╭─ SELECTED PASSAGE

Squat is set in an inner-city environment, and tells the story of characters whose names hardly sound like names at all. For most of the people who read the book, it will be quite an unfamiliar landscape, and the rules of the survival game in that world are somewhat different than those most readers face each day.


The book is targeted specifically at those readers who find this world so unfamiliar. It seeks to bring us nearer, to make the problems, in all their urgencies, seem more real, more believable, to us. And, at least for this reader, it works.

The use of workers at a downtown food and shelter mission works to bring us into this foreign world. Those are the people more like us (though perhaps armed with a little more compassion than most of us, if we are honest). They are not, however, the main characters. And part of what is effective about their appearance in the novel is the way we get a little glimpse of how these "outsiders" are viewed by the "street people" who are at the center of the action.


Squat is a good read. I finished it in a day or two, hardly able to put it down. It is one I can gladly recommend to other readers.

Reviewed by Shelly Bryant 2009



From Squat: a Novel


Squat, by Taylor Field, is a fictionalized interpretation of the author's experiences working as a missionary to homeless people. The objective of Field's first novel is to bring the problem of homelessness to the attention of those who have an address, a checkbook, and a conscience.

╰─
╭─ DATA SECTION

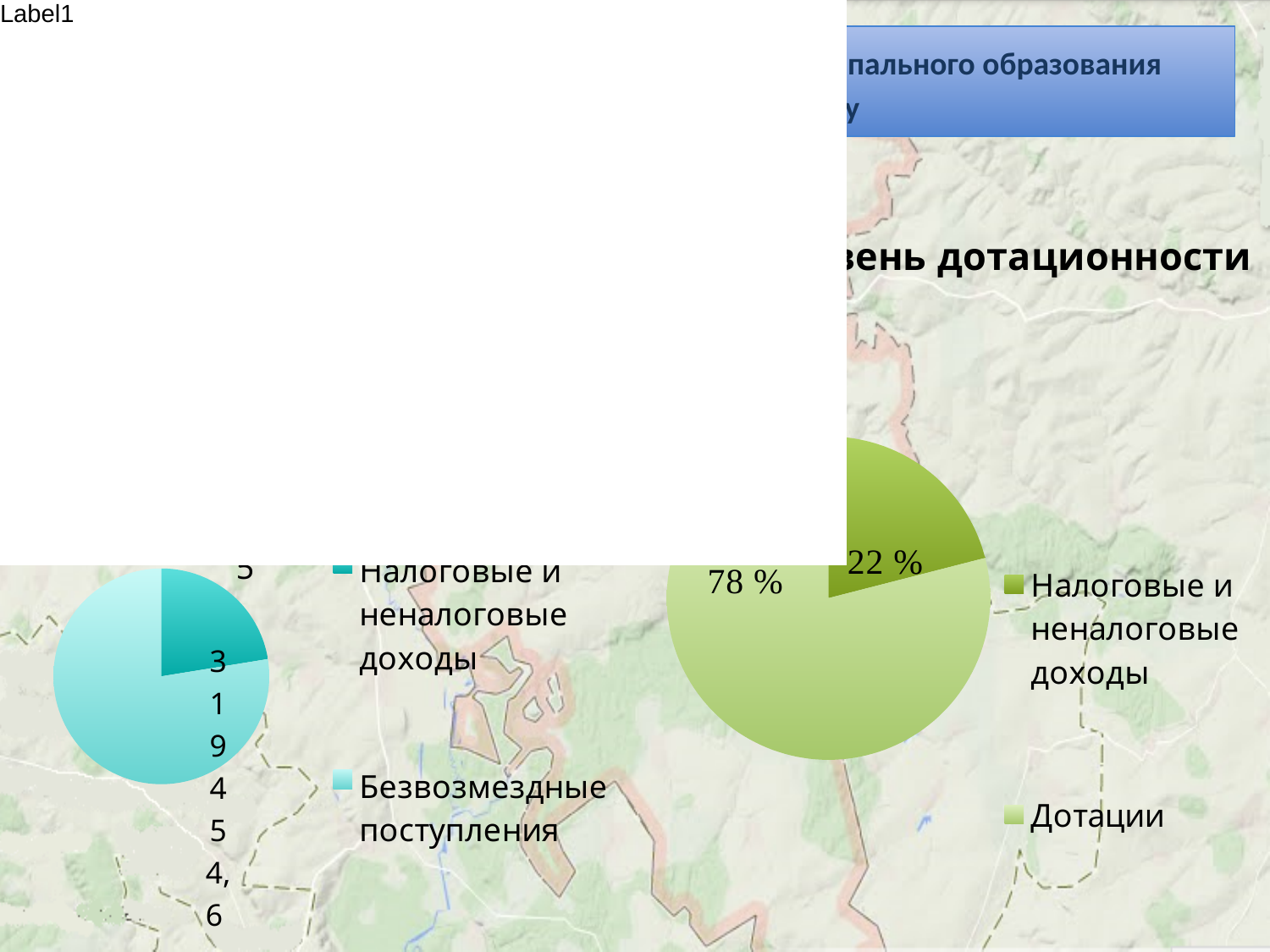
What kind of chart is the left chart on the slide? Pie chart In the right pie chart, which slice is larger: Дотации or Налоговые и неналоговые доходы? Дотации In the left pie chart, which slice is larger: Налоговые и неналоговые доходы or Безвозмездные поступления? Безвозмездные поступления What is the second legend entry of the right chart? Дотации What kind of chart is the right chart on the slide? Pie chart How many entries does the legend of the left chart list? 2 In the right pie chart, what share is shown for Дотации? 78 % In the right pie chart, what share is shown for Налоговые и неналоговые доходы? 22 % How many entries does the legend of the right chart list? 2 In the right pie chart, which category has the largest slice? Дотации In the right pie chart, what is the difference between the Дотации share and the Налоговые и неналоговые доходы share? 56 % In the left pie chart, which category has the smallest slice? Налоговые и неналоговые доходы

╰─

### [CHECK YOUR UNDERSTANDING]
• a. In the review of Squat, how long did the reviewer take to finish the book?
• b. Write out the part of the review of Squat starting with "Squat is set in" and going on through "face each day.".

### [ANSWERS BY TASK]
• a. A day or two.

• b.
Squat is set in an inner-city environment, and tells the story of characters whose names hardly sound like names at all. For most of the people who read the book, it will be quite an unfamiliar landscape, and the rules of the survival game in that world are somewhat different than those most readers face each day.